- [Selected excerpt]:
-=-=-=-=-
ABSTRACT

The condition identified describes the state of knowledge, culture, science, literature, and the arts in the 'most highly developed societies', by implication the societies of the West. But the diagnosis implies an emerging more general condition, one that extends beyond knowledge per se, one in respect of which there are variations both between and within countries; a condition that is articulated with a complex set of developments that are increasingly effective on a global scale. The developments in question, namely the impact of micro-electronic technologies of information, communication and learning, and the accelerating commercialisation of knowledge, as well as the questions of legitimation they provoke - 'who decides what knowledge is, and who knows what needs to be decided?' (Lyotard 1986: 9) - are argued to have far-reaching consequences for the nationstate and its influence over civil society. The growth of multinational corporations and the shift towards more flexible forms of capital accumulation have already effected a reduction in the capacity of the nation-state to exercise regulatory control over economic life. Continuing developments in computer technology and telematics are exacerbating the situation. As Lyotard observes,

The reopening of the world market, a return to vigorous economic competition, the breakdown of the hegemony of American capitalism, the decline of the socialist alternative, a probable opening of the Chinese market - these and many other factors are already . . . preparing States for a serious reappraisal of the role they have been accustomed to playing since the 1930s.
-=-=-=-=-
- [Problem description]: Copy the abstract on knowledge and the nation-state word for word.

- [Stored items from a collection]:
-=-=-=-=-
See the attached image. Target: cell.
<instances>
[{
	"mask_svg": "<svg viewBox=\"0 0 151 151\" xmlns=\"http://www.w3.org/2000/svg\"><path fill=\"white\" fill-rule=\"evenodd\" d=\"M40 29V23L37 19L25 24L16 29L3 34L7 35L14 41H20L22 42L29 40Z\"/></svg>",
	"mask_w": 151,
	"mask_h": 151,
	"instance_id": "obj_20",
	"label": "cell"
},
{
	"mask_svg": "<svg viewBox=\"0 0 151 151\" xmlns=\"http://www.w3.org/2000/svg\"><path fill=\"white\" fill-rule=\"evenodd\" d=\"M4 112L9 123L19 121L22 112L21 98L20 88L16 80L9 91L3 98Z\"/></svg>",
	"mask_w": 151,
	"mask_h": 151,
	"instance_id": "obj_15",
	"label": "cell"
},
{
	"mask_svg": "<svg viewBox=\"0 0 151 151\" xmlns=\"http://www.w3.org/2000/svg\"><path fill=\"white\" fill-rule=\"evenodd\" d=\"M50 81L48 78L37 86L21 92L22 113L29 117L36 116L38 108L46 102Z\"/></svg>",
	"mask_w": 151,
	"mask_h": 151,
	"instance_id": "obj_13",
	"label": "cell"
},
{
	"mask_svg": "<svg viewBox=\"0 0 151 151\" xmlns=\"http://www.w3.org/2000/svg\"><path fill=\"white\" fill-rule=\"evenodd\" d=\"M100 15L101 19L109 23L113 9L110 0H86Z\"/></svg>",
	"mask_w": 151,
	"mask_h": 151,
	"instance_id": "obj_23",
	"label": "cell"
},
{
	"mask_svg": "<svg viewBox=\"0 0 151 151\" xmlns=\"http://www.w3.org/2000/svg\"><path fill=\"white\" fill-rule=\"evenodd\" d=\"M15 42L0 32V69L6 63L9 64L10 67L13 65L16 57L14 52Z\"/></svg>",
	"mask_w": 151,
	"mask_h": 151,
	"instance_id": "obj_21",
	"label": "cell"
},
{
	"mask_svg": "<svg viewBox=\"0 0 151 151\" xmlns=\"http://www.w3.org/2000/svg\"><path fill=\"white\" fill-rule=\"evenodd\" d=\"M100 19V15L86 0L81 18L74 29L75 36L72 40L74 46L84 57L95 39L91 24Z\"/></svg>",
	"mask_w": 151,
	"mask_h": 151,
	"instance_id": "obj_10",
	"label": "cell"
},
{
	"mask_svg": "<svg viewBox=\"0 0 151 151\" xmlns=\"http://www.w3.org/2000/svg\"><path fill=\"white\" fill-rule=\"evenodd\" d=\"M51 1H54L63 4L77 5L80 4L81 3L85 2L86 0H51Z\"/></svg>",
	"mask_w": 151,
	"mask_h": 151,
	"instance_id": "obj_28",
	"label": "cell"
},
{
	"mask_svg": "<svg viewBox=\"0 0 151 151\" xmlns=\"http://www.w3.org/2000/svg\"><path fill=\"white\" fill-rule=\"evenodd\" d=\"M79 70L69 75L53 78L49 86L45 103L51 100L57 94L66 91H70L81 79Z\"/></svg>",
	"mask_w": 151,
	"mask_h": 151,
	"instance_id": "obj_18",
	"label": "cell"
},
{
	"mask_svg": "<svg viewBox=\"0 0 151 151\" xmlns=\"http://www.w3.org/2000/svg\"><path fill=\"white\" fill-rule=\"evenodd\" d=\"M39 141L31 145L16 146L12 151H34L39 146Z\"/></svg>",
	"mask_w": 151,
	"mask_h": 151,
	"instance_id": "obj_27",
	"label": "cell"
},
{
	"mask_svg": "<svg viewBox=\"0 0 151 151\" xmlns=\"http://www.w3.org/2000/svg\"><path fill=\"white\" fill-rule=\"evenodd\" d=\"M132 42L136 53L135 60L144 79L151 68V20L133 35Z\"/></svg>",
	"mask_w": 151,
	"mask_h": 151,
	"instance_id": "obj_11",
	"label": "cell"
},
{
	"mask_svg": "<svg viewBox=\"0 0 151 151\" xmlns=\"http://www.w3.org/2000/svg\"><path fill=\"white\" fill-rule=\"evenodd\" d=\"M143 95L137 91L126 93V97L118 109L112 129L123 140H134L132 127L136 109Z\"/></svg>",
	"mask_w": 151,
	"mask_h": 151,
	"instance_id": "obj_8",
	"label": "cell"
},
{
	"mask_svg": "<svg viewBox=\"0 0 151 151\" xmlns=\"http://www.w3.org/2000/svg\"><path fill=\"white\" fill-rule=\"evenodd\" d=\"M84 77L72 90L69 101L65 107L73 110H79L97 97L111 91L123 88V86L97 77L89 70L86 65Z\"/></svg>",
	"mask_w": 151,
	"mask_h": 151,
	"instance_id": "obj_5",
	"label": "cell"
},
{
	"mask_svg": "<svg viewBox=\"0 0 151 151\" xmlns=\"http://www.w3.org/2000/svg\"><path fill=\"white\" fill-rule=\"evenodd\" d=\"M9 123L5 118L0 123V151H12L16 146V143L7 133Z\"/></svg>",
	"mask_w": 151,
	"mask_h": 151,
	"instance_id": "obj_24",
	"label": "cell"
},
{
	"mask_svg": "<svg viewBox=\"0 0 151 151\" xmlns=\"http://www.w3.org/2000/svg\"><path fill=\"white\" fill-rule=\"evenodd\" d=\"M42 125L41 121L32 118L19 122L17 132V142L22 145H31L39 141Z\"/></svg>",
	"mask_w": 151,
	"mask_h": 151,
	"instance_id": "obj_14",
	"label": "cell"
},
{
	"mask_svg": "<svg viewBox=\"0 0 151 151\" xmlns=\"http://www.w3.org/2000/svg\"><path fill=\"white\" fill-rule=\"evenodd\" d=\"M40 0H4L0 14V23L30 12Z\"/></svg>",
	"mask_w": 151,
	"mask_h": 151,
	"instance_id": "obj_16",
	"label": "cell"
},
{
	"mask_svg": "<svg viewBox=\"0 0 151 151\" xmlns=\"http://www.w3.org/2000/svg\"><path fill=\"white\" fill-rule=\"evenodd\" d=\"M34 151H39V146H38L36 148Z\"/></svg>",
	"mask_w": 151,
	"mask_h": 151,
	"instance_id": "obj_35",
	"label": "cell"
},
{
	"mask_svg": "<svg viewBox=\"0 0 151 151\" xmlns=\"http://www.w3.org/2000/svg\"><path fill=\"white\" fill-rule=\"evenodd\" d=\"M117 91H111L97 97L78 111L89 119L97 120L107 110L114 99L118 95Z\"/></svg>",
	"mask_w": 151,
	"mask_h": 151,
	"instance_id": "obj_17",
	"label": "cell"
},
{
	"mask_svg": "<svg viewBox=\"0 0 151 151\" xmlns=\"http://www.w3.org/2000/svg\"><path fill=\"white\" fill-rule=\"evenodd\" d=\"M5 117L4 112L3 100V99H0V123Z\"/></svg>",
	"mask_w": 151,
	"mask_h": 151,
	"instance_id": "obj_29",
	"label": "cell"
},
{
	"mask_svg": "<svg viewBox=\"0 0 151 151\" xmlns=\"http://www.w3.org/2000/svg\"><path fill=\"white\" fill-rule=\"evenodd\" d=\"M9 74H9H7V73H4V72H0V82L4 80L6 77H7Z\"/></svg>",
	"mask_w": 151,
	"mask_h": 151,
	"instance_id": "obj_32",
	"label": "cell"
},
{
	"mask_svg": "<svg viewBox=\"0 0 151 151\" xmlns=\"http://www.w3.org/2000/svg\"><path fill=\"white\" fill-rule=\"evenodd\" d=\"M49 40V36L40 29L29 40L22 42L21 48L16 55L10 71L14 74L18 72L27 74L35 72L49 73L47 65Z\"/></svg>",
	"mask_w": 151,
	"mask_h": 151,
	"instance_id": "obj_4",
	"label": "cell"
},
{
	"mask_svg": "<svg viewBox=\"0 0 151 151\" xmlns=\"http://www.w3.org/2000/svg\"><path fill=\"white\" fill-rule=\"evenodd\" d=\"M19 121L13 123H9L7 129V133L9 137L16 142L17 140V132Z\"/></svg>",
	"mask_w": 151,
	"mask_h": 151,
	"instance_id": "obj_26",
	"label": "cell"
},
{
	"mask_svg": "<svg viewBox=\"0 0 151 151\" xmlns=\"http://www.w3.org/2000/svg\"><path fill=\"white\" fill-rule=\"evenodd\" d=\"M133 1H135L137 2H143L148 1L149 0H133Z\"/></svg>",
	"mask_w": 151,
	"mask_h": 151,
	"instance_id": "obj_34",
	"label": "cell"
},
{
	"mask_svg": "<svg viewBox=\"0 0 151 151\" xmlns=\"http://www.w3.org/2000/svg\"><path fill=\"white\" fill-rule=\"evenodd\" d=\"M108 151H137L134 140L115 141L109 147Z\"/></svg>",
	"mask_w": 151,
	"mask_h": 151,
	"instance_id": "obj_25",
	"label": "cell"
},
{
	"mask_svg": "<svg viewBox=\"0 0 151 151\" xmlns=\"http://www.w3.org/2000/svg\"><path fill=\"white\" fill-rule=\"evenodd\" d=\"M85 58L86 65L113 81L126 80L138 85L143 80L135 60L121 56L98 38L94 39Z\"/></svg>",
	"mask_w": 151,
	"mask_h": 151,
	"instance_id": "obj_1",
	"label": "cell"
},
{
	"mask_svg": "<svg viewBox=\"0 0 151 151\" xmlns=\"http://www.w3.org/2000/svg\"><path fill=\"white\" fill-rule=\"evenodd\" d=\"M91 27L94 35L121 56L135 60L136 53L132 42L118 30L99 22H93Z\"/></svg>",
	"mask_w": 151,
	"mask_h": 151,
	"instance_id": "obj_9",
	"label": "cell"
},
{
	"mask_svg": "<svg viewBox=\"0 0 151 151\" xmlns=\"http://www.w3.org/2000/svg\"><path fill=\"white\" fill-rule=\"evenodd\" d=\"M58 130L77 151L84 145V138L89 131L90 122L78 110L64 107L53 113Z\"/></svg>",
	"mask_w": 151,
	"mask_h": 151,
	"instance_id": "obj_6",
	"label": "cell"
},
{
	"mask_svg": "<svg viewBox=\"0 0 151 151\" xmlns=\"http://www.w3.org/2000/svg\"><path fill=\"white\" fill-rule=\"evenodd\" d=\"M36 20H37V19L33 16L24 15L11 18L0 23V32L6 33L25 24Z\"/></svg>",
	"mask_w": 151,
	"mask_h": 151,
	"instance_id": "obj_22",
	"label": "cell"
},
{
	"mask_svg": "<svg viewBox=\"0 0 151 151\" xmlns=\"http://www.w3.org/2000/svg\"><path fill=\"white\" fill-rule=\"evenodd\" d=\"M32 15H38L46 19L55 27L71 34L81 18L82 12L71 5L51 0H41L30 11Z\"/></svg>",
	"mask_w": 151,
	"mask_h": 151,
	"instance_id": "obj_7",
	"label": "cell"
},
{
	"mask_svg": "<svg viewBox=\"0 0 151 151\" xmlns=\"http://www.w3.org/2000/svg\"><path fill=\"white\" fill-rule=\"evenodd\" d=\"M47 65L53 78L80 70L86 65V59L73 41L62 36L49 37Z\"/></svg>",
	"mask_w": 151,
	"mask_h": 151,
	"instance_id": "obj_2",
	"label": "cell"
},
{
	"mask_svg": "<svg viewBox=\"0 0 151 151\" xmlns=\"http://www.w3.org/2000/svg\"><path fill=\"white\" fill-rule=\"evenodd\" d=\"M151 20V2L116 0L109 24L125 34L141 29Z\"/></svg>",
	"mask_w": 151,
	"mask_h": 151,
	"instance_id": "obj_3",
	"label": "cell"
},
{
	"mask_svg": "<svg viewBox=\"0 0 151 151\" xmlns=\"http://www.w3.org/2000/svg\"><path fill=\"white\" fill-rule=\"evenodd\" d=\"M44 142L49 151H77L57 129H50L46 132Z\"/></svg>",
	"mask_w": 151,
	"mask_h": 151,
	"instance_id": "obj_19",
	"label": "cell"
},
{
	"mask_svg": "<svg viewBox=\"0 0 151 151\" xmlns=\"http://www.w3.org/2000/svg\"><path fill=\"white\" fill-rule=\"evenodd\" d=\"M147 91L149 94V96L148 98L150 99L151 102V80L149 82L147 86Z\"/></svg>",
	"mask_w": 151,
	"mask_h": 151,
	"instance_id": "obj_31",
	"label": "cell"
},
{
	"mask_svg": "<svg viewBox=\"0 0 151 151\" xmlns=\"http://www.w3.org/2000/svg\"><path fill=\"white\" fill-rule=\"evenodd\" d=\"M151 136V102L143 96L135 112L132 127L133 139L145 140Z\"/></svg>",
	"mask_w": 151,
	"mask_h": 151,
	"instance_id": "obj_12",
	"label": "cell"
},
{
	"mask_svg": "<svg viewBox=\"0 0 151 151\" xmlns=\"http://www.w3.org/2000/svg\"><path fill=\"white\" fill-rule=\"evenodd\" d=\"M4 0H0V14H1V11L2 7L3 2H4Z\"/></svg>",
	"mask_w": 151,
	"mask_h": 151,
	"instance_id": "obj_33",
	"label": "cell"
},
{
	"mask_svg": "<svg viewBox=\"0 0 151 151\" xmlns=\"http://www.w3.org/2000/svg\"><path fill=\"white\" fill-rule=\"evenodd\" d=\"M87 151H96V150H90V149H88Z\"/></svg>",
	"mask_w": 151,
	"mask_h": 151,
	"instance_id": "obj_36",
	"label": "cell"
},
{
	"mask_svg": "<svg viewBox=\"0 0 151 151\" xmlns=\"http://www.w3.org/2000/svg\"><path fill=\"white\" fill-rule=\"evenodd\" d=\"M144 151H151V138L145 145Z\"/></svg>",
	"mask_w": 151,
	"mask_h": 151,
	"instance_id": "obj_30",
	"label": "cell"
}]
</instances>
-=-=-=-=-
- [Exercise result]:
ABSTRACT

The condition identified describes the state of knowledge, culture, science, literature, and the arts in the 'most highly developed societies', by implication the societies of the West. But the diagnosis implies an emerging more general condition, one that extends beyond knowledge per se, one in respect of which there are variations both between and within countries; a condition that is articulated with a complex set of developments that are increasingly effective on a global scale. The developments in question, namely the impact of micro-electronic technologies of information, communication and learning, and the accelerating commercialisation of knowledge, as well as the questions of legitimation they provoke - 'who decides what knowledge is, and who knows what needs to be decided?' (Lyotard 1986: 9) - are argued to have far-reaching consequences for the nationstate and its influence over civil society. The growth of multinational corporations and the shift towards more flexible forms of capital accumulation have already effected a reduction in the capacity of the nation-state to exercise regulatory control over economic life. Continuing developments in computer technology and telematics are exacerbating the situation. As Lyotard observes,

The reopening of the world market, a return to vigorous economic competition, the breakdown of the hegemony of American capitalism, the decline of the socialist alternative, a probable opening of the Chinese market - these and many other factors are already . . . preparing States for a serious reappraisal of the role they have been accustomed to playing since the 1930s.